Instruction:
Give as a JSON list of strings every line of the material from the line containing "With respect to" through the end of the material, one string per line, omitting blank lines.
[BEGIN Dataset]
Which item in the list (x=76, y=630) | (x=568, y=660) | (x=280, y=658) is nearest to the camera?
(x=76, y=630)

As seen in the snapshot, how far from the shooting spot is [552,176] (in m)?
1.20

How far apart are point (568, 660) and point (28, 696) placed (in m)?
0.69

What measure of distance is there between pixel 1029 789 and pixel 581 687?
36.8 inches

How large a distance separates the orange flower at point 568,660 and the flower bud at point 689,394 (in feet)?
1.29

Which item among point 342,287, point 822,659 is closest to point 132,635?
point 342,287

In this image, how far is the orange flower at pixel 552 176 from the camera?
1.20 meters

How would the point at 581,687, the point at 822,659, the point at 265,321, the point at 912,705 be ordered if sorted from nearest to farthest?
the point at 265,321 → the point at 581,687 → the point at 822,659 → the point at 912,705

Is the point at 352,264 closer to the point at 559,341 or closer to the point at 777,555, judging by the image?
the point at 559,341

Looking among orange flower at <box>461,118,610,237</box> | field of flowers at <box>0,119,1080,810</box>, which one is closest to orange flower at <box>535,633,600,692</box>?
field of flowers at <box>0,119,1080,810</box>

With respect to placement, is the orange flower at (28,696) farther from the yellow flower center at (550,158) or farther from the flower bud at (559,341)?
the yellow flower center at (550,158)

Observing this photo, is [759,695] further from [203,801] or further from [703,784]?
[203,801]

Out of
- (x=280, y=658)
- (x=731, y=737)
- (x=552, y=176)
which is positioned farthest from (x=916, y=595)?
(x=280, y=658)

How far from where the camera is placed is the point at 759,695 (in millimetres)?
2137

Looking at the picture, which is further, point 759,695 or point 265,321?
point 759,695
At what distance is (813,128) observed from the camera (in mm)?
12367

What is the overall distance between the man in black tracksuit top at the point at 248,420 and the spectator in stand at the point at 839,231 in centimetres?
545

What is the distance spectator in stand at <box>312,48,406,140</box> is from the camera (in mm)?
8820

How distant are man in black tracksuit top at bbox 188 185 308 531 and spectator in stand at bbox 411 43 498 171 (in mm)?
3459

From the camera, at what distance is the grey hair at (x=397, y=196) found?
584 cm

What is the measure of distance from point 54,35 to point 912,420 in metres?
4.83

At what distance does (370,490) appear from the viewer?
[END Dataset]
Problem solution:
[
  "With respect to placement, is the orange flower at (28,696) farther from the yellow flower center at (550,158) or farther from the flower bud at (559,341)?",
  "the yellow flower center at (550,158)",
  "Observing this photo, is [759,695] further from [203,801] or further from [703,784]?",
  "[203,801]",
  "Out of",
  "- (x=280, y=658)",
  "- (x=731, y=737)",
  "- (x=552, y=176)",
  "which is positioned farthest from (x=916, y=595)?",
  "(x=280, y=658)",
  "How far from where the camera is placed is the point at 759,695 (in millimetres)?",
  "2137",
  "Looking at the picture, which is further, point 759,695 or point 265,321?",
  "point 759,695",
  "At what distance is (813,128) observed from the camera (in mm)?",
  "12367",
  "What is the overall distance between the man in black tracksuit top at the point at 248,420 and the spectator in stand at the point at 839,231 in centimetres?",
  "545",
  "What is the distance spectator in stand at <box>312,48,406,140</box> is from the camera (in mm)?",
  "8820",
  "How distant are man in black tracksuit top at bbox 188 185 308 531 and spectator in stand at bbox 411 43 498 171 (in mm)?",
  "3459",
  "From the camera, at what distance is the grey hair at (x=397, y=196) found?",
  "584 cm",
  "What is the measure of distance from point 54,35 to point 912,420 in metres?",
  "4.83",
  "At what distance does (370,490) appear from the viewer?"
]